I almost smiled at his hesitation to say the word in front of me. As if my sensibilities were too delicate to hear about bodily fluids. “Is that what you were going to discuss with Mr. McChesney this morning? I suppose you’ll need to check alibis again, depending on when Guy died.”
He frowned. “The coroner still can’t be very specific. It might have been anytime during the night. Your colleagues seem to be a predictable bunch. Most of them claim to have gone home after work and stayed in until leaving again for the office the next morning. They all sing the same song, except for Sandy Novotny.”
“Sandy’s our salesman. He was in Boston Wednesday night.” Wasn’t he?
“And he has a telegram sent to his wife that night to prove it.”
I released a breath. Not that I suspected Sandy, but his being out of town did put him in a dodgy position.
“I wanted to hear McChesney’s account of his whereabouts again,” Muldoon continued, “but I suppose that will have to wait. I need your promise that you won’t divulge police findings to possible suspects, Louise. I told you all this in confidence.”
His voice dropped, and when I looked into his steady gaze, I felt the crazy, unfamiliar inclination to do what he asked. I heard myself saying, “I won’t say anything to Mr. McChesney.”
“Good girl.”
My jaw clenched at the words, the verbal equivalen
t of a dismissive pat on the head. But I don’t promise not to tell Aunt Irene. Or anyone else, for that matter.
Back at my aunt’s house, I wasted no time filling her in on all that I’d learned.
“Poison!” she exclaimed.
As far as I was concerned, it was another reason not to believe Cain was at the bottom of Guy’s death. Administering poison to Guy while he was at his office desk would have required more cunning than Cain and his henchmen possessed. They were bullet men.
Who did I know with cunning? Ford leapt to mind—but he had no motive for killing Guy. In fact, he had every incentive to keep Guy alive.
A throat cleared. I’d forgotten Walter was standing by the door. Aunt Irene looked up at him with interest. “What is it, Walter?”
“If you don’t mind my interjecting an opinion . . .”
“If I minded, I would go mad. You always give your opinions anyway.”
He nodded. “It seems clear to me what kind of culprit we should be looking for, if it’s a matter of poison.”

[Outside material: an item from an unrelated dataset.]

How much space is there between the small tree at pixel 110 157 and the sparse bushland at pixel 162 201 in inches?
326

I didn’t understand. “What kind?”
My aunt’s breath caught. “The female kind. Poison is the woman’s weapon.”
Walter’s head bobbed. “To find the killer, the French have a phrase for you: Cherchez la femme.”
Aunt Irene looked pleased. “You’re exactly right, Walter. Find the woman who had a reason to kill Guy Van Hooten and we’ll have our poisoner.”
CHAPTER 8
There was one big problem with the cherchez la femme directive my aunt had given me: I’d never personally heard of or seen any lady connected to Guy. I considered asking Callie to use her Teddy connection to find out if Hugh knew of Guy’s having had a liaison with any particular girl. But with Callie now wholly consumed in rehearsals, it wasn’t fair to keep pestering her to help me in my investigation.
Of the people I knew, Jackson would be the one most able to help me. I went to the candy store down the block, where there was a telephone the owner allowed us to use. When I attempted to call Jackson, the operator informed me his address no longer had service.
An hour later I arrived at his flat carrying a bouquet of chrysanthemums I’d picked up at a flower vendor on Broadway. I hoped it would be a little compensation to Miriam—a very little—for my lack of friendliness the last time I’d been there.